Spatial reasoning question data:
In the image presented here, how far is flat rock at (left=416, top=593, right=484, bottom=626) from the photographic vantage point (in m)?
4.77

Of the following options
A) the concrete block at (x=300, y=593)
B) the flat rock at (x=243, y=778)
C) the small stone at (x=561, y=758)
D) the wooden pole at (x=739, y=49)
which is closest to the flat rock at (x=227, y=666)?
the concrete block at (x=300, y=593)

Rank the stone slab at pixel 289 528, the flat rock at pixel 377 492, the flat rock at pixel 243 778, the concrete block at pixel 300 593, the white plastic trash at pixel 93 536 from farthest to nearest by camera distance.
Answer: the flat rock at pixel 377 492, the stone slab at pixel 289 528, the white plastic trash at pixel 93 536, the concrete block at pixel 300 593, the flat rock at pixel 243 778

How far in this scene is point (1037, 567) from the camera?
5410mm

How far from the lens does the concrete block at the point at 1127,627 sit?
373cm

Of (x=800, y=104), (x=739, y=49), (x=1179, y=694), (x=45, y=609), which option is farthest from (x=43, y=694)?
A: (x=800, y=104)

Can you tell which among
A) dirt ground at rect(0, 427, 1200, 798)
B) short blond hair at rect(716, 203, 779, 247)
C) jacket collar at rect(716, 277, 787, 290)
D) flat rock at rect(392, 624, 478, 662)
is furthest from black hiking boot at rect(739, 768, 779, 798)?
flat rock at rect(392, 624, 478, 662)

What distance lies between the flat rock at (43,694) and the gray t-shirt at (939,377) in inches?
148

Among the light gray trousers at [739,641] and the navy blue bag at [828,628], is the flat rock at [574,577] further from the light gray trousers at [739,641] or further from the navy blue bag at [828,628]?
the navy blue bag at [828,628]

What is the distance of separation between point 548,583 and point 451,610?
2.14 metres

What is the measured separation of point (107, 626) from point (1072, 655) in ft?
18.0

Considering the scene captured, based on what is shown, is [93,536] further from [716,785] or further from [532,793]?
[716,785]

• What to work on
Reproduce the complete set of lines precisely as supplied.

• Response
In the image presented here, how far is flat rock at (left=416, top=593, right=484, bottom=626) from the photographic vantage point (in m)?
4.77

Of the following options
A) the concrete block at (x=300, y=593)
B) the flat rock at (x=243, y=778)
C) the small stone at (x=561, y=758)
D) the wooden pole at (x=739, y=49)
which is closest to the flat rock at (x=227, y=666)?
the concrete block at (x=300, y=593)

Rank the stone slab at pixel 289 528, the flat rock at pixel 377 492, the flat rock at pixel 243 778, the concrete block at pixel 300 593, the white plastic trash at pixel 93 536 from farthest to nearest by camera distance.
Answer: the flat rock at pixel 377 492, the stone slab at pixel 289 528, the white plastic trash at pixel 93 536, the concrete block at pixel 300 593, the flat rock at pixel 243 778

How far in this scene is point (1037, 567) from the camera?
5410mm

How far from the lens does the concrete block at the point at 1127,627 sit?
373cm

Of (x=800, y=104), (x=739, y=49), (x=1179, y=694), (x=45, y=609), which option is farthest from (x=43, y=694)?
A: (x=800, y=104)

Can you tell which among
A) dirt ground at rect(0, 427, 1200, 798)
B) short blond hair at rect(716, 203, 779, 247)
C) jacket collar at rect(716, 277, 787, 290)
D) flat rock at rect(392, 624, 478, 662)
is furthest from black hiking boot at rect(739, 768, 779, 798)?
flat rock at rect(392, 624, 478, 662)

What distance lies between the flat rock at (43,694) and the gray t-shirt at (939,377) in inches?
148

Among the light gray trousers at [739,641] and the navy blue bag at [828,628], is the flat rock at [574,577] further from the light gray trousers at [739,641] or further from the navy blue bag at [828,628]?
the navy blue bag at [828,628]

What is the distance of separation between point 548,583 and point 451,610?
2.14 metres

What is the measured separation of point (107, 626) from point (1072, 655) in ft?
18.0

Considering the scene captured, based on what is shown, is [93,536] further from [716,785] or further from [532,793]?
[716,785]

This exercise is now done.